PROMPT A —
Translate this sentence from the blog post on humility into Spanish: "Its wonders are inexhaustible."

SUPPLIED PASSAGE —
Naojo (translated by R. H. Blyth), in R. H. Blyth, Haiku, Volume 2: Spring (Hokuseido Press 1950), page 380.

     The violet:
Held in the hand,
     Yet more lovely.

Koshu (translated by R. H. Blyth), Ibid, page 381.

Whether the flower is plucked or not plucked, the underlying lesson is one of humility.

Robert Lillie, "Japanese Anemones"

I know nothing about how to live.  I have no wisdom to impart.  But I have come to learn that truisms are, well, true.  The commonplace World -- the World right there in front of us at this moment -- is all that we need.  Its wonders are inexhaustible.  We owe it our humility.

                 Life Hurries By

Life hurries by, and who can stay
One winged Hour upon her way?
The broken trellis then restore
And train the woodbine round the door.

Walter Savage Landor, Dry Sticks (1858).

Robert Lillie, "The Paisley Shawl"


John Ashton said...

What a wonderful post Mr Pentz.
" The commonplace World -- the World right there in front of us at this moment -- is all that we need. Its wonders are inexhaustible. We owe it our humility.
Any words of words of my own would be superfluous. Thank you.

Fred said...


A few more about ambivalence re cutting flowers:

I raised my knife to it:
Then walked empty-handed on. . .
Proud rose of Sharon
-- Sampu --

Sadness at twilight. . .
Villain! I have let my hand
Cut that peony
-- Buson --

White chrysanthemum. . .
Before that perfect flower
Scissors hesitate
-- Buson --

All haiku are from The Little Treasury of Haiku, trans. by Peter Beilenson.

Stephen Pentz said...

Mr Ashton: As always, thank you very much for visiting and for the kind words about the post.

I believe this is a topic that you and I have discussed on occasion in the past. But I need to constantly remind myself in regard to these simple things. Paying attention is always difficult, with all of the distractions around us. And paying attention inevitably prompts humility, and gratitude.

Thanks again.

Stephen Pentz said...

Fred: Thank you very much for the haiku, which are all new to me. I'm not surprised: this seems like a natural subject for haiku poets (and one which reflects Japanese culture in general). You've now prompted me to burrow around in R. H. Blyth's four volumes to see if I can discover others in a similar vein.

It's always good to hear from you. Thanks for stopping by.

Brian said...

Your posts are always a refreshment. Your site and Anecdotal Evidence are the stars of my feed reader.

Yesterday my neighbour was hanging a line of wash. It instantly brought to mind Richard Wilbur's "Love Calls Us to the Things of This World." Being fetched by a poem is serendipitous delight.

Stephen Pentz said...

Brian: Thank you very much for the kind words about the blog. I greatly appreciate your visits. And thank you as well for the reference to the poem by Wilbur, which I was not familiar with, but which I have now found on the Internet: lovely! It fits very well with the subject matter of the post.

Thank you again.

Anonymous said...

Knowledge is proud that he has learn'd so much;
Wisdom is humble that he knows no more.
--William Cowper

Wisdom is hard to define, but we might suspect that when one stands alone under the might sky, thinks one place in the cosmic scale of things, one cannot, if one is wise, avoid humility, a pitiful sense of insignificance, the harrowing truth of one's essential loneliness--a finite creature struck dumb by infinity. The rising sun enscorcels most of us, the old deceit come again. The wise person, however, sits quietly and finds as much truth as exists in the blooming of flowers. We know nothing, except the inexplicable veneer of beauty that can charm us for a moment or two.

RAW DATA —
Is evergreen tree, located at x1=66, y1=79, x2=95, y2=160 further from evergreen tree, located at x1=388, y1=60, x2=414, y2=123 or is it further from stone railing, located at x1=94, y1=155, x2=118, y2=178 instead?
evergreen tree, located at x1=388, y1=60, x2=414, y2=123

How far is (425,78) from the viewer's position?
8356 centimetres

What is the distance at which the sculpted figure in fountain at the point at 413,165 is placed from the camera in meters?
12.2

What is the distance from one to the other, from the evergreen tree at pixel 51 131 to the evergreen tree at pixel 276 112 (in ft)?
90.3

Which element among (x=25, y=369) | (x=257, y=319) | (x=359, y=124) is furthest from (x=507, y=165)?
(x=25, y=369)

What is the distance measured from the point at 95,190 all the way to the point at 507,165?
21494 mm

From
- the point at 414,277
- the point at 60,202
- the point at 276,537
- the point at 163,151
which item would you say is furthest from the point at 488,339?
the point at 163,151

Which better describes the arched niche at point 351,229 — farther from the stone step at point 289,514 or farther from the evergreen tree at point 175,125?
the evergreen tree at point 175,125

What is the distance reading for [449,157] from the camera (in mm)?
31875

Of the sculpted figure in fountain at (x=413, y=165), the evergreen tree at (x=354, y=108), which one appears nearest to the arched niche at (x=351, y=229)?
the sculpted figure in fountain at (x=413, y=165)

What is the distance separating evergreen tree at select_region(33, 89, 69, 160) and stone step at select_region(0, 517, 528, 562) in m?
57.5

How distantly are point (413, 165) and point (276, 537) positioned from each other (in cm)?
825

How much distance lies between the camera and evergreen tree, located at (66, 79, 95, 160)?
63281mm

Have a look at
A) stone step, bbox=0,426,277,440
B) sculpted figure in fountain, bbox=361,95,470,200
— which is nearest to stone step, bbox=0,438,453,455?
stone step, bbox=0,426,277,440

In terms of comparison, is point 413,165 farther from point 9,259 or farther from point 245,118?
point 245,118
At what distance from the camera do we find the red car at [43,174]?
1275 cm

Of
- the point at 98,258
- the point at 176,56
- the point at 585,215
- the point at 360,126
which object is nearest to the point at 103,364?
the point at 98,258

PROMPT B —
From the records above, select every line that contains the string "other", matching case exactly.

RESPONSE A —
Sus maravillas son inagotables.

RESPONSE B —
What is the distance from one to the other, from the evergreen tree at pixel 51 131 to the evergreen tree at pixel 276 112 (in ft)?
How distantly are point (413, 165) and point (276, 537) positioned from each other (in cm)?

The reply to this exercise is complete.